Non-production deployment (quick start for learning)

If you just want to try this repo out for experimenting and learning, check out the following resources:

  • examples folder: The examples folder contains sample code optimized for learning, experimenting, and testing (but not production usage).

Production deployment

If you want to deploy this repo in production, check out the following resources:

  • (coming soon)

Manage

Day-to-day operations

Major changes

Sample Usage

main.tf

# ------------------------------------------------------------------------------------------------------
# DEPLOY GRUNTWORK'S REDSHIFT MODULE
# ------------------------------------------------------------------------------------------------------

module "redshift" {

  source = "git::git@github.com:gruntwork-io/terraform-aws-data-storage.git//modules/redshift?ref=v0.26.0"
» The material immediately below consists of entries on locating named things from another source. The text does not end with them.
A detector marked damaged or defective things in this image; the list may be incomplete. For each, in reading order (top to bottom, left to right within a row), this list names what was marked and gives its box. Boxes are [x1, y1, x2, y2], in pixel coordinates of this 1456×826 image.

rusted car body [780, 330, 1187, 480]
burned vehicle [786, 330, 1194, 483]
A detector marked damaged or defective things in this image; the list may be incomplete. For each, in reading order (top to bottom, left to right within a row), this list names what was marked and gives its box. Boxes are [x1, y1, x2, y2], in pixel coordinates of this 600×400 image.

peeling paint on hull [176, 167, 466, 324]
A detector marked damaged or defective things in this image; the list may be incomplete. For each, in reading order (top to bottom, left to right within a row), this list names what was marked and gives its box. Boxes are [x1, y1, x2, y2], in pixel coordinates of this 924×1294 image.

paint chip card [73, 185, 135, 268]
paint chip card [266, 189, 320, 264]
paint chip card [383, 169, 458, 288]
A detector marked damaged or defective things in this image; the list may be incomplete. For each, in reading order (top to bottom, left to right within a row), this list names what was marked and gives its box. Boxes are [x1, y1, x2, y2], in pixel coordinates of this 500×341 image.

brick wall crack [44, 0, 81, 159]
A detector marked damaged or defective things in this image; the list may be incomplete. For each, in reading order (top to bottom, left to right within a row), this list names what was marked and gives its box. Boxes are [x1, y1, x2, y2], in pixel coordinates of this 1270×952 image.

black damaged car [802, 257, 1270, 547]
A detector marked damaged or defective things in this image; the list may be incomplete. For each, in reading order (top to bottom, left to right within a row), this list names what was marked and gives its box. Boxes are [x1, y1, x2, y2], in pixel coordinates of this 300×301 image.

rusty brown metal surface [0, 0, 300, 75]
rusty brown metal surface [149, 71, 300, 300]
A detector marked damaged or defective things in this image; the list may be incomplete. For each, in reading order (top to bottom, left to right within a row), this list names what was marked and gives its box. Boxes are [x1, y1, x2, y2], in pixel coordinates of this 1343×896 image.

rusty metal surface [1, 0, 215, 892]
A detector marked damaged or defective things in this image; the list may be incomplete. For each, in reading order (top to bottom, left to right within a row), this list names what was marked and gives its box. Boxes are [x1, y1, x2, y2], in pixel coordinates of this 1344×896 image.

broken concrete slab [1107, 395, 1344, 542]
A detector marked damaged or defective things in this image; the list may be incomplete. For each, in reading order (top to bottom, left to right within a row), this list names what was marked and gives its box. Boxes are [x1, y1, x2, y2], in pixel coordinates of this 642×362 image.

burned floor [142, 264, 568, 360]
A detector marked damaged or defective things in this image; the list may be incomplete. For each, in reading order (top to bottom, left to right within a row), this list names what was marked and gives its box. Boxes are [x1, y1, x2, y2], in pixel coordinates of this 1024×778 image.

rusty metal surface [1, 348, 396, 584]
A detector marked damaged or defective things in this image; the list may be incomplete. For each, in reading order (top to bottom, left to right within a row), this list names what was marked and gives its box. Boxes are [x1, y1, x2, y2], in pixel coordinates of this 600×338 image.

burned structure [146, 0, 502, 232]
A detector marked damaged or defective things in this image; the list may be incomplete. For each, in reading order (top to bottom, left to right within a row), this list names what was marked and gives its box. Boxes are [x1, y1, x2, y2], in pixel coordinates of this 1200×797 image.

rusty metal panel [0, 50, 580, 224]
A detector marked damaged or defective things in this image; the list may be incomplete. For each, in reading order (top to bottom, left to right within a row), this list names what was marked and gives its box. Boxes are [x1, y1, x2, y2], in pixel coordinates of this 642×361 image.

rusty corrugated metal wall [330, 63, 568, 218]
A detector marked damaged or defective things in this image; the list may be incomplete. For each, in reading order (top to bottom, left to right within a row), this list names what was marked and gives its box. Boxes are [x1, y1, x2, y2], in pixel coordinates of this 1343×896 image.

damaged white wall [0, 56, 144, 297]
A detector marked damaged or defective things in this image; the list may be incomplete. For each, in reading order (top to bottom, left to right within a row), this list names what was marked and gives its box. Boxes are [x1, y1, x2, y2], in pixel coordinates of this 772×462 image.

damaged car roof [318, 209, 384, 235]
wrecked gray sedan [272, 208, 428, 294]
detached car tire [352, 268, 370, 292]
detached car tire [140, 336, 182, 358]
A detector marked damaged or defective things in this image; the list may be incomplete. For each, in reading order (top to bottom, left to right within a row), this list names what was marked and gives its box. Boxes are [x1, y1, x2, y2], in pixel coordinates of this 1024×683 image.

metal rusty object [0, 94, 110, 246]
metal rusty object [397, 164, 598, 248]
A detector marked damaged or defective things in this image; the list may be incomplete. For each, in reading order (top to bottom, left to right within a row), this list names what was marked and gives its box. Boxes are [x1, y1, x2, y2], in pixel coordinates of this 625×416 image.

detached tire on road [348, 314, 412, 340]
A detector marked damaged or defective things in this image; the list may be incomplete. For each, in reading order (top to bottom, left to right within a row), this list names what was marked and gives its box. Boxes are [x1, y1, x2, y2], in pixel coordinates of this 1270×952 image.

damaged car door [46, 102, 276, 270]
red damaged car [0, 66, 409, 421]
  # ----------------------------------------------------------------------------------------------------
  # REQUIRED VARIABLES
  # ----------------------------------------------------------------------------------------------------

  # The instance type to use for the db (e.g. dc2.large)
  instance_type = <INPUT REQUIRED>

  # The name used to namespace all resources created by these templates, including
  # the DB instance (e.g. drupaldb). Must be unique for this region. May contain
  # only lowercase alphanumeric characters, hyphens.
  name = <INPUT REQUIRED>

  # The number of nodes in the cluster
  number_of_nodes = <INPUT REQUIRED>

  # A list of subnet ids where the database should be deployed. In the standard
  # Gruntwork VPC setup, these should be the private persistence subnet ids.
  subnet_ids = <INPUT REQUIRED>

  # The id of the VPC in which this DB should be deployed.
  vpc_id = <INPUT REQUIRED>

  # ----------------------------------------------------------------------------------------------------
  # OPTIONAL VARIABLES
  # ----------------------------------------------------------------------------------------------------

  # A list of CIDR-formatted IP address ranges that can connect to this DB. Should
  # typically be the CIDR blocks of the private app subnet in this VPC plus the
  # private subnet in the mgmt VPC. This is ignored if create_subnet_group=false.
  allow_connections_from_cidr_blocks = []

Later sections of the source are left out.